What the church can learn from Airbnb

September 9, 2014

I’m a Presbyterian pastor who often talks about hospitality, sometimes in relation to one of my other passions, which is uncluttering.

Last spring my husband and I took the practice of hospitality to a new level when we became Airbnb hosts. Airbnb is part of the sharing economy.
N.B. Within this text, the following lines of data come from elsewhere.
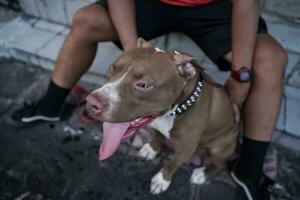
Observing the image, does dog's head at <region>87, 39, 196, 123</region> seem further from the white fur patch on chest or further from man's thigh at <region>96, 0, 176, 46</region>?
man's thigh at <region>96, 0, 176, 46</region>

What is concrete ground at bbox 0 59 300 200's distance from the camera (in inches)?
106

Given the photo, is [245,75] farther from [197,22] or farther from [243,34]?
[197,22]

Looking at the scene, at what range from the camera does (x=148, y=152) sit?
2885 millimetres

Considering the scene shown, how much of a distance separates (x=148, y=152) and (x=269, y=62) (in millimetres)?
1031

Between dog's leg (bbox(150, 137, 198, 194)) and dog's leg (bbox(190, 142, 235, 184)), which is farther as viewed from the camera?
dog's leg (bbox(190, 142, 235, 184))

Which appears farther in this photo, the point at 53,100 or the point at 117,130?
the point at 53,100

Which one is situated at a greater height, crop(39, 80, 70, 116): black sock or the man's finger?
the man's finger

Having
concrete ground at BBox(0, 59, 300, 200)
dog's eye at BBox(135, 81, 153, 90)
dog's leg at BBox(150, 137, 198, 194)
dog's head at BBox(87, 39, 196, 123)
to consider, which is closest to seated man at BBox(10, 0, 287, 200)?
concrete ground at BBox(0, 59, 300, 200)

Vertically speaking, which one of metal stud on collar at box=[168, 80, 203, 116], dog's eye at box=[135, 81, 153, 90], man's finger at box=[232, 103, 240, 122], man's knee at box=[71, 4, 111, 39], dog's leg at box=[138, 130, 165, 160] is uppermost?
dog's eye at box=[135, 81, 153, 90]

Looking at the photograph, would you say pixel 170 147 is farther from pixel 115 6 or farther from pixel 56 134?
pixel 115 6

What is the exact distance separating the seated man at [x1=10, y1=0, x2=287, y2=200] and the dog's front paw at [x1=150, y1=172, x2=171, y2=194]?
17.7 inches

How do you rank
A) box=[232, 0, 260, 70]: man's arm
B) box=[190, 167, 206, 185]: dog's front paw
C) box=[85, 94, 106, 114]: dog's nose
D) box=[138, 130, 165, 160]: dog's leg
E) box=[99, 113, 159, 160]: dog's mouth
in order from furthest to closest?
box=[138, 130, 165, 160]: dog's leg
box=[190, 167, 206, 185]: dog's front paw
box=[232, 0, 260, 70]: man's arm
box=[99, 113, 159, 160]: dog's mouth
box=[85, 94, 106, 114]: dog's nose

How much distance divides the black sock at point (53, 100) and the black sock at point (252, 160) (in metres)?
1.27

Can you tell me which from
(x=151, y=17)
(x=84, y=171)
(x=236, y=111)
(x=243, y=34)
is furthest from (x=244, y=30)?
(x=84, y=171)
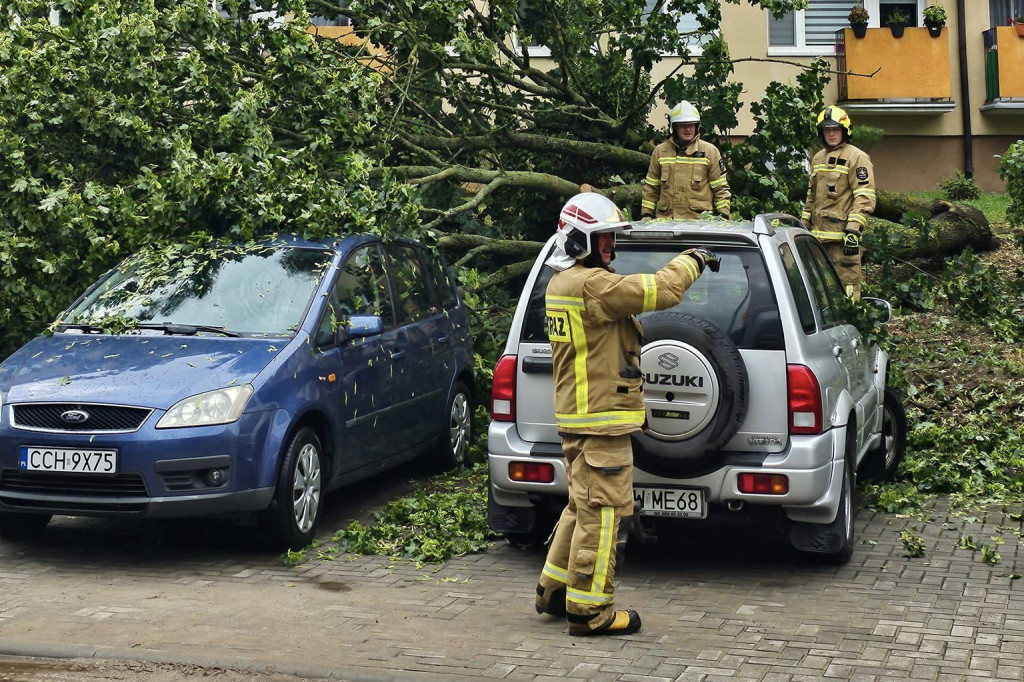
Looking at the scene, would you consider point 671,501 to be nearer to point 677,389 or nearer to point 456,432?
point 677,389

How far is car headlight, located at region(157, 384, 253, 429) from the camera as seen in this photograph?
7.38 metres

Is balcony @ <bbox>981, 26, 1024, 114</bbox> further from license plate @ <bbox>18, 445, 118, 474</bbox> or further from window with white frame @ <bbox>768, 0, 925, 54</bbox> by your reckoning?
license plate @ <bbox>18, 445, 118, 474</bbox>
Many people are curious about the experience of hosting. Why would we want to open up our home to complete strangers? I’ll readily say that the propelling reason was to create an income stream. Writing is rewarding in many ways, but not financially. Also, our stage of life fits with hosting since we have unused bedrooms. Owning a home generates costs, so why not let those rooms earn their keep? Here is our listing (there are two listings, one for each bedroom).

We welcomed our first guest last May; he stayed for a couple of weeks during a job transition. Since then many of our guests have been doctoral students, often from other countries. Only a few of our guests have been from the United States. I speculate that is due to our preoccupation with personal privacy.

I have found it quite interesting to learn to navigate boundaries while there are strangers in the house. Usually it comes down to basic cleanliness, civility, and communication.

We have found some unexpected benefits to being an Airbnb host (besides having become more regular about cleaning our bathrooms!).

We have discovered how quickly strangers can become friends. A chat at the kitchen table over a pot of tea is always pleasant. We have met guests who share our interests in many things: milkweed, the Chesapeake Bay, Buddhism, neuroscience, cats, new technology, the Shenandoah, the Civil War, organic cooking. Conversation has never lagged. At other times we have zero conversation with the guest, which is also fine.

We have the pleasure of being a support to young people who are transitioning to the area. One young woman—upon hearing that I could squeeze her into a busy calendar—cried out: Why are you being so nice to me? I chuckled and said: Because once I was your age, relocating to a city where I didn’t know a soul. Upon reflection, I would say that this is the best part of being an Airbnb host: paying hospitality forward. In a world that seems increasingly violent and full of tension, it feels good to add just a few drops of hospitality to the mix, and to ease someone’s burden.

We have also been guests a couple of times. When traveling we prefer Airbnb to regular B&Bs (Bed & Breakfast) because they’re less costly. Mainly because at Airbnb it’s not assumed that the host will provide breakfast. Most Airbnb hosts provide coffee and tea, whereas a typical B&B provides a sumptuous breakfast. (Vacation model vs. budget model.)

As we’ve gone along, we’ve added a few rules. We have clarified the issue of friends staying overnight, for example. We ask overnight friends of guests to be registered, for security reasons. Recently I specified that no firearms are allowed in our home. I am fine with letting the rules evolve as we go. Also, I understand that there are regulatory/legal issues in some places; it is not my purpose to respond to those. I am only sharing my personal experience here.

Here are some Airbnb learnings that may have applications to how we do church:

  • Guests have different needs and it is possible to adjust to those if the host pays attention.
  • A clean, uncluttered environment says, I am ready for your arrival.
  • Effective hospitality requires rules, which evolve naturally from the situation and its needs.
  • Hospitality is often sweeter when it’s unexpected, meaning last-minute or after being caught in a surprise deluge. In fact, crises provide an opening to give and receive a gracious presence.
  • Sometimes hospitality is absolutely silent.
  • Hospitality is good for the host as well as the guest.
  • Most people like cats.

PS: The new logo has generated some talk. I love the video introducing it, even if I agree that the logo has some unfortunate anatomical resonances. What’s your reaction?